##### DATASET ENTRIES #####
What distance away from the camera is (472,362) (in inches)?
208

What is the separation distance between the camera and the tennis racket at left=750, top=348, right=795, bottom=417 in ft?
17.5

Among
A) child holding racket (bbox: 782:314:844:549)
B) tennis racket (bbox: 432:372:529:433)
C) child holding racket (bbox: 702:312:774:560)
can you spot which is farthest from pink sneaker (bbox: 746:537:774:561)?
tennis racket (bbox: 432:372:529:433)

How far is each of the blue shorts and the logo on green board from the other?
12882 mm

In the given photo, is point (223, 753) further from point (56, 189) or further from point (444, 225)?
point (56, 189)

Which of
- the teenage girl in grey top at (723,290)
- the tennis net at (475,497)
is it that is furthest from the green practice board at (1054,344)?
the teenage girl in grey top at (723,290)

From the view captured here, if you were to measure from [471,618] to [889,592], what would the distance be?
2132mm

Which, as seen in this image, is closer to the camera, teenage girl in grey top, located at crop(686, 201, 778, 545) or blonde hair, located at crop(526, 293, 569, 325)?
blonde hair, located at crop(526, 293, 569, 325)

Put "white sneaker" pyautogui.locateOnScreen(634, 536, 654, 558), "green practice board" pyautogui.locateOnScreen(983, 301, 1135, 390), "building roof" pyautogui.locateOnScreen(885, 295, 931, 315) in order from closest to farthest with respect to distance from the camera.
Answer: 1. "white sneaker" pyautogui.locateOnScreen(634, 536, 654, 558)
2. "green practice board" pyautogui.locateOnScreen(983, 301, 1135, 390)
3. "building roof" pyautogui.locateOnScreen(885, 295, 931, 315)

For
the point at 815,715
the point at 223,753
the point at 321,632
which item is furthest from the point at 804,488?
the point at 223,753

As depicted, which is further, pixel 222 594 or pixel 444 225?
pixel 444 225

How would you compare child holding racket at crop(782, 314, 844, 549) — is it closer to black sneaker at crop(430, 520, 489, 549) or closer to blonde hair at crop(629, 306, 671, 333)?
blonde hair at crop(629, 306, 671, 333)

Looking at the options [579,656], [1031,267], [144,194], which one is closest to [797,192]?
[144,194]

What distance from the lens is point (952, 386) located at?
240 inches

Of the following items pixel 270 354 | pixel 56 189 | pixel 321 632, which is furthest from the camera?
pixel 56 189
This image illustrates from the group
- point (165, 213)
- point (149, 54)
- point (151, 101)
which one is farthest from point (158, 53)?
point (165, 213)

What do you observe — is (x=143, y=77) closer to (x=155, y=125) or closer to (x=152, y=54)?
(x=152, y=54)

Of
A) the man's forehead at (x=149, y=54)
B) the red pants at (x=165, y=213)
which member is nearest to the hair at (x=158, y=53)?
#####
- **PROBLEM DETAILS**: Please reproduce the entire listing, exactly as shown.

- **RESULT**:
What distance away from the camera is (472,362) (in inches)?
208

What is the separation distance between the camera and the tennis racket at left=750, top=348, right=795, bottom=417 in ft?
17.5

Among
A) child holding racket (bbox: 782:314:844:549)
B) tennis racket (bbox: 432:372:529:433)
C) child holding racket (bbox: 702:312:774:560)
can you spot which is farthest from pink sneaker (bbox: 746:537:774:561)?
tennis racket (bbox: 432:372:529:433)

How far is each of the blue shorts and the logo on green board from the other?
12882 mm

In the given photo, is point (223, 753) further from point (56, 189) or further from point (444, 225)?
point (56, 189)

Which of
- the teenage girl in grey top at (723,290)
- the tennis net at (475,497)
is it that is furthest from the green practice board at (1054,344)?
the teenage girl in grey top at (723,290)

From the view captured here, if you were to measure from [471,618] to [889,592], what would the distance be?
2132mm

Which, as seen in this image, is closer to the camera, teenage girl in grey top, located at crop(686, 201, 778, 545) or blonde hair, located at crop(526, 293, 569, 325)?
blonde hair, located at crop(526, 293, 569, 325)

Put "white sneaker" pyautogui.locateOnScreen(634, 536, 654, 558), "green practice board" pyautogui.locateOnScreen(983, 301, 1135, 390), "building roof" pyautogui.locateOnScreen(885, 295, 931, 315) in order from closest to farthest with respect to distance from the camera.
Answer: 1. "white sneaker" pyautogui.locateOnScreen(634, 536, 654, 558)
2. "green practice board" pyautogui.locateOnScreen(983, 301, 1135, 390)
3. "building roof" pyautogui.locateOnScreen(885, 295, 931, 315)

For
the point at 815,715
the point at 223,753
the point at 321,632
which item is furthest from the point at 804,488?
the point at 223,753

As depicted, which is further, pixel 222 594 or pixel 444 225?
pixel 444 225

How would you compare child holding racket at crop(782, 314, 844, 549) — is it closer to black sneaker at crop(430, 520, 489, 549) or closer to blonde hair at crop(629, 306, 671, 333)?
blonde hair at crop(629, 306, 671, 333)

Looking at the options [579,656], [1031,267], [144,194], which one is closest to [797,192]?
[144,194]

What distance from the lens is point (952, 386) located at?
240 inches

Of the following items pixel 270 354 | pixel 56 189 | pixel 321 632, which is furthest from the camera?
pixel 56 189
This image illustrates from the group
- point (165, 213)
- point (149, 54)
- point (151, 101)
which one is farthest from point (158, 53)?
point (165, 213)

What do you observe — is (x=143, y=77) closer to (x=155, y=125) or closer to (x=152, y=54)?
(x=152, y=54)

Of
A) the man's forehead at (x=149, y=54)
B) the red pants at (x=165, y=213)
which member is nearest to the hair at (x=158, y=53)?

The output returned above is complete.